Survie

Emmanuel Macron en chef militaire au Mali : le symbole d’une Françafrique toujours en marche

Publié le 19 mai 2017 - Survie

En se rendant auprès des troupes françaises déployées au nord du Mali la semaine de son investiture, Emmanuel Macron assume l’interventionnisme militaire qui a marqué le quinquennat de François Hollande et de son ministre Jean-Yves Le Drian. Un symbole de plus, en quelques jours, de la perpétuation d’une politique africaine faite d’ingérence et de soutien aux dictateurs.

Le nouveau Président de la République, qui cherche à aligner les images symboliques depuis son élection [1], se rend aujourd’hui au Mali pour illustrer son soutien aux forces militaires françaises déployées au Sahel et affirmer ainsi au nom de la "lutte contre le terrorisme" une totale continuité avec François Hollande. Le "bilan africain" de ce dernier étant en grande partie celui de Jean-Yves Le Drian, passé de la Défense aux Affaires étrangères à la faveur du "renouvellement" à la tête de l’État, Emmanuel Macron met ainsi en oeuvre un des piliers de "sa" politique africaine, la prolongation de l’ingérence militaire.

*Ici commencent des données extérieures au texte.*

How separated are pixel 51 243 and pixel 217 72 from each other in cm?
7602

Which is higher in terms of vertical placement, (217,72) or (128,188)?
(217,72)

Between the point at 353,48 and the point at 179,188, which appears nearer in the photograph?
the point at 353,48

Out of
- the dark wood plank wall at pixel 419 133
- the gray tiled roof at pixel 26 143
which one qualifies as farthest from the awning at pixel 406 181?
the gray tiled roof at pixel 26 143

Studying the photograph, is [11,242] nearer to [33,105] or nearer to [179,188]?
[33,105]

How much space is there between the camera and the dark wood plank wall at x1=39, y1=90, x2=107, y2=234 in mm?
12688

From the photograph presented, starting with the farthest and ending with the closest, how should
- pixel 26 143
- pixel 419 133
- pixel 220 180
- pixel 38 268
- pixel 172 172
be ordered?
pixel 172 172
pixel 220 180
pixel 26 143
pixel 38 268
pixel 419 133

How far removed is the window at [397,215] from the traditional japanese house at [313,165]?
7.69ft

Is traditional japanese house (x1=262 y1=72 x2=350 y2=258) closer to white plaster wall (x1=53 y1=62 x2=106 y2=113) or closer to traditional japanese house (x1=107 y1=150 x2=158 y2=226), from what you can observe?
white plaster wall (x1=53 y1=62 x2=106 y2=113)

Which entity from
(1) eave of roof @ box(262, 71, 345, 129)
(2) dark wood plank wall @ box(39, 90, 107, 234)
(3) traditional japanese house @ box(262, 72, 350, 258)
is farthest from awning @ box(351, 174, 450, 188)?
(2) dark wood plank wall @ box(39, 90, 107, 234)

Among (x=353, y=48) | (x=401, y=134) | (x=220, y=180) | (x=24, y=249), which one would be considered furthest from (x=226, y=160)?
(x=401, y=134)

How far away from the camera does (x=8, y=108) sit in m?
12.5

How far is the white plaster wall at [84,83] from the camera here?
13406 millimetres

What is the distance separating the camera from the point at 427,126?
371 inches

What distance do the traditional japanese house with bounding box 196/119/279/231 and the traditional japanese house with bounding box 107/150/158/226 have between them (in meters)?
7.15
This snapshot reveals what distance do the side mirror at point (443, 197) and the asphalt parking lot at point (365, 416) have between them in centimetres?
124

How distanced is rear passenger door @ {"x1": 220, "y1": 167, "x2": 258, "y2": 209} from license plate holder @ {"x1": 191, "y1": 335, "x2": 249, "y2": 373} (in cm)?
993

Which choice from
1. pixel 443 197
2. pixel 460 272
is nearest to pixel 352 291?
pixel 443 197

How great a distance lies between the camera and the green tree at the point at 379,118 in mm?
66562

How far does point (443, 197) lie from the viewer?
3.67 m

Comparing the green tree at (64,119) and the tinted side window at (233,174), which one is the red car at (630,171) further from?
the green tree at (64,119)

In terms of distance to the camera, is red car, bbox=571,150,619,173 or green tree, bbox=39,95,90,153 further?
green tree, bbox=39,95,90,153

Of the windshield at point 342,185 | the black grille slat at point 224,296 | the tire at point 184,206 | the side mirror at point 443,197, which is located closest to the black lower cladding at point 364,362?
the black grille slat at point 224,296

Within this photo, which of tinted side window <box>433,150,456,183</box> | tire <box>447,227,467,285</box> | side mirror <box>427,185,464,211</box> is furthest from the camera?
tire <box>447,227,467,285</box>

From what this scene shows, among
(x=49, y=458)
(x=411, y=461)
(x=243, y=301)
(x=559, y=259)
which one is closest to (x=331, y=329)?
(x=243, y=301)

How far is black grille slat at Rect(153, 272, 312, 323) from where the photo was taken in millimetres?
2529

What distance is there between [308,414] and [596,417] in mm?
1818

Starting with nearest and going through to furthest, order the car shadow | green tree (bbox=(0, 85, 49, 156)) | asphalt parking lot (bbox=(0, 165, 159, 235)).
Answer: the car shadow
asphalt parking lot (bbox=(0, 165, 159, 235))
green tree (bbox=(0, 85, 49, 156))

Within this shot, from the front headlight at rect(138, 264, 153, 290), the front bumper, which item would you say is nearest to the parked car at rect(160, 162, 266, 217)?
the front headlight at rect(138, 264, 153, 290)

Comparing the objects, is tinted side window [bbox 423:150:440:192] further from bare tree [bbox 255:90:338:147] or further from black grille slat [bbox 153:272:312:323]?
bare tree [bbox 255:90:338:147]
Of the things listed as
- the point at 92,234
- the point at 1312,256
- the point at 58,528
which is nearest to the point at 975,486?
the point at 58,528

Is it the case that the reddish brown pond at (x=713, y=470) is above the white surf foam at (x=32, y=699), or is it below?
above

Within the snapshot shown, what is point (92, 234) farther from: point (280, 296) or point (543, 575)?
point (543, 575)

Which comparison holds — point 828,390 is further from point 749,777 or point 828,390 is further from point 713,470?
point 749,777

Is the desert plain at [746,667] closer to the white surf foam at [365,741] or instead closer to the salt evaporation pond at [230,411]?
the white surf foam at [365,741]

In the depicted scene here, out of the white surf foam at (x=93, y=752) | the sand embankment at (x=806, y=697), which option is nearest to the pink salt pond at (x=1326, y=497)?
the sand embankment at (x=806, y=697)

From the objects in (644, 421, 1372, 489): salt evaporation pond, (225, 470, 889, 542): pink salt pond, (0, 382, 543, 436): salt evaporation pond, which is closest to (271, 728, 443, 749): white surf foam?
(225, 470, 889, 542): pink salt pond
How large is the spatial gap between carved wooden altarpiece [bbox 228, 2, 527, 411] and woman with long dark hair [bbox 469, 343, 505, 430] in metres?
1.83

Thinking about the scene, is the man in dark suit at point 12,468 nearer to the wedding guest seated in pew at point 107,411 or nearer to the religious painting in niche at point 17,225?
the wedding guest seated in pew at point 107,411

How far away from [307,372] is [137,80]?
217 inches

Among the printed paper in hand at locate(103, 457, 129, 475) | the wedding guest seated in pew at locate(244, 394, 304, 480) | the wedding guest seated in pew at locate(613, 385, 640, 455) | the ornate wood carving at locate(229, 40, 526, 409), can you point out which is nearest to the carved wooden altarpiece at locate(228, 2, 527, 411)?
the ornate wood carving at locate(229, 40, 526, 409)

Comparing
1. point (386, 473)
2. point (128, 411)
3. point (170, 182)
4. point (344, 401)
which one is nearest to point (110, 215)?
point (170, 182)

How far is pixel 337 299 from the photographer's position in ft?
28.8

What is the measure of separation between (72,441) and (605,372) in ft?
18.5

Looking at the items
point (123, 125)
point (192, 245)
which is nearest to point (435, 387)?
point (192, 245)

Celle-ci n’est toujours pas questionnée, alors même que la situation actuelle au nord du Mali, mais aussi en Libye, en Côte d’Ivoire et en Centrafrique, fragilise chaque jour la vitrine d’un interventionnisme étranger victorieux fournie par Le Drian au nouveau locataire de l’Elysée.

Le refrain de la fin de la Francafrique, brandi successivement par Sarkozy puis par Hollande, n’a pas été repris dans cette campagne présidentielle, à l’exception de la grossière tentative d’instrumentalisation de Marine Le Pen [2]. Mais les déclarations du candidat Macron à certains médias spécialisés et les premiers choix politiques lourds de sens ne laissent guère d’illusion. Celui qui a promis de faire passer le business franco-africain et la stabilité des régimes en place au nom de la lutte contre le terrorisme avant le respect des droits humains, a choisi un Premier ministre grand défenseur des intérêts d’Areva sur le continent [3] et un ministre des Affaires étrangères qui était déjà le "ministre de l’Afrique" s’affichant volontiers avec certains des pires dictateurs du continent lors du quinquennat précédent. Le Tchadien Idriss Déby peut continuer à faire emprisonner des militants, le Congolais Sassou Nguesso peut laisser pourrir la crise humanitaire dans la région d’un opposant, le Gabonais Ali Bongo peut réprimer sans fin la contestation populaire : ils ne craignent aucune condamnation publique, et encore moins le gel de l’aide bilatérale ou la suspension des relations de coopération militaire et policière qui les unissent à la France. La nomination d’une ministre des Armées interroge quant à elle, avec un tel intitulé de sa fonction, sur la feuille de route donnée à cette juriste de formation face au pouvoir discret mais croissant de la Grande Muette sur la politique africaine de la France, alors même que l’opération Barkhane, déployée depuis 2014, n’a jamais été approuvée par le Parlement, en violation de l’article 35 de la Constitution.

Consciente qu’en matière de politique africaine, plus encore que dans les autres domaines, les vieilles recettes resteront de mise sous ce quinquennat, l’association Survie continuera son travail de décryptage, d’information et de mobilisation pour mettre enfin un terme aux mécanismes tant institutionnels que mafieux de la Françafrique.

Mis à jour le 20 mai 2017 [4]

[1Concernant son soutien à l’armée, le nouveau Président avait déjà choisi de parader dans une voiture de commandement militaire sur les Champs Élysées le jour de son investiture, puis de mettre en scène médiatiquement sa visite à des soldats français blessés en opération.

[3Comme le signalait le Réseau Sortir du Nucléaire dans son communiqué le 15 mai, Edouard Philippe, qui a été Directeur des affaires publiques d’Areva de 2007 à 2010, "avait notamment joué un rôle de lobbyiste auprès des élus de l’Assemblée Nationale au sujet des mines d’Areva au Niger."

[4Dans une précédente version, nous avions écrit par erreur que le Président avait également choisi "un Secrétaire général de l’Elysée issu de l’Agence française de développement" : une erreur liée au fonctions précédemment exercées par Alexis Kohler comme adjoint de Rémi Rioux - devenu depuis Directeur général de l’AFD - mais c’était au cabinet de Pierre Moscovici, alors ministre de l’Economie et des Finances. Cette collaboration a indubitablement créé une proximité entre les deux hommes, mais Alexis Kohker n’a en fait à notre connaissance pas directement travaillé à l’AFD.